[R-sig-Geo] SpatialGridDataFrame to data.frame
Roger Bivand
Roger.Bivand at nhh.no
Thu Feb 12 10:39:16 CET 2009
On Thu, 12 Feb 2009, Ned Horning wrote:
> Roger and Robert,
>
> Thanks for the help. Once again I am close but I can't figure out how to use
> the attribute data to control the sampling. I'd like to stratify the sampling
> by attribute value. In the Shapefile I have an integer attribute "covertype".
> There can be several polygons with the same covertype ID. What I want to do
> is get 100 sample points from polygons of covertype=1, 100 points from
> polygons of covertype=2... Is that possible? I looked at readShapePoly,
> readORG, and the suite of tools in spsample and but didn't see what I was
> looking for.
>
> It looks like overlay() is a good way to assign the value of covertype to
> coordinate pairs.
>
> One solution to fix all of this is to have a separate Shapefile for each
> covertype but I'd like to avoid that if possible.
If you subset the SpatialPolygonsDataFrame object by covertype, and then
spsample() for the subset, you might get a bit nearer. Subset using the [
operator as for data.frames:
X_forest <- X[X$covertype="forest",]
forest_pts <- spsample(X_forest, n=100)
(untried)
Using lapply, you could probably step along the factor (categorical)

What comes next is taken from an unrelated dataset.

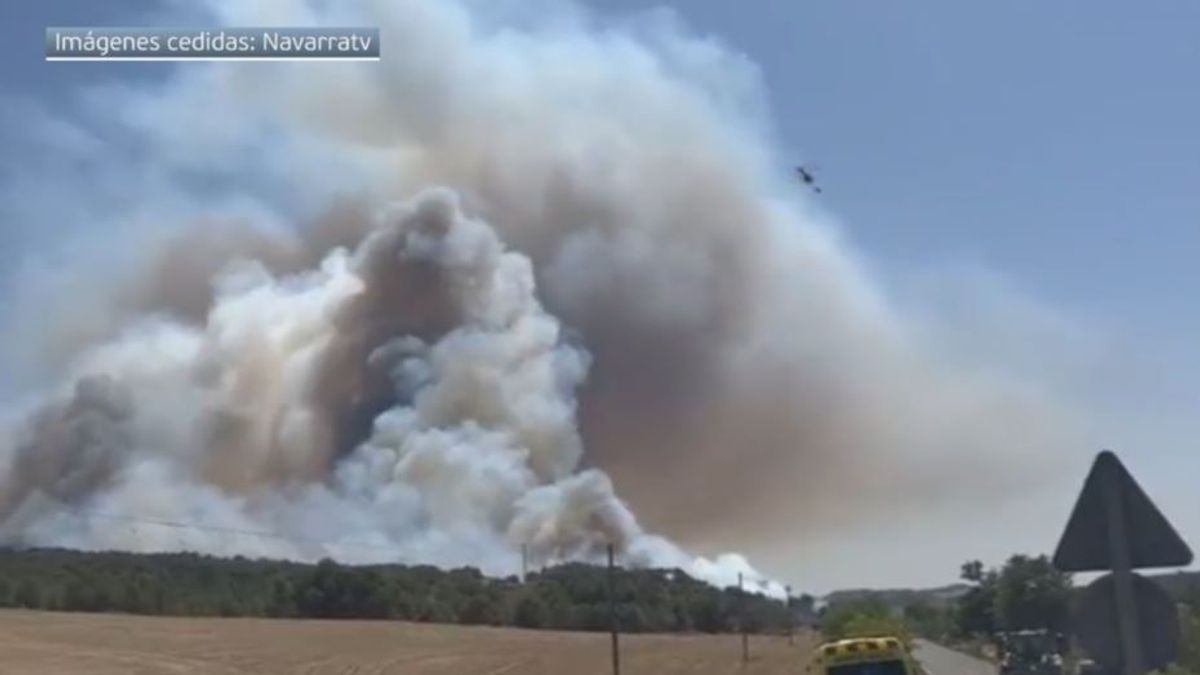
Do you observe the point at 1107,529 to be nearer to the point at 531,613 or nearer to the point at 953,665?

levels of covertype if there are many and (say) n is fixed.
Roger
>
> Ned
>
> Roger Bivand wrote:
>> On Thu, 12 Feb 2009, Robert Hijmans wrote:
>>
>>> Hi Ned,
>>>
>>> Good to hear that. For your other question, have a look at:
>>>
>>> require(maptools)
>>> ?readShapePoly
>>
>> Or more generally readOGR() in rgdal for another use of the underlying
>> shapelib code.
>>
>>>
>>> require(sp)
>>> ?sample.Polygons
>>>
>>
>> Most likely the spsample() method will be enough, without having to pick a
>> specific method - but if necessary the Polygons objects can be dissolved
>> using unionSpatialPolygons() in maptools.
>>
>> Roger
>>
>>> Robert
>>>
>>>
>>> On Thu, Feb 12, 2009 at 2:30 PM, Ned Horning <horning at amnh.org> wrote:
>>>> Robert,
>>>>
>>>> This worked - thanks. It's always uplifting to see an actual image after
>>>> working on something for a while. Now I can start playing with parameters
>>>> and playing with different approaches. I'm just (re)starting my R
>>>> education
>>>> and I'm pretty slow getting the hang of it but your examples help a lot.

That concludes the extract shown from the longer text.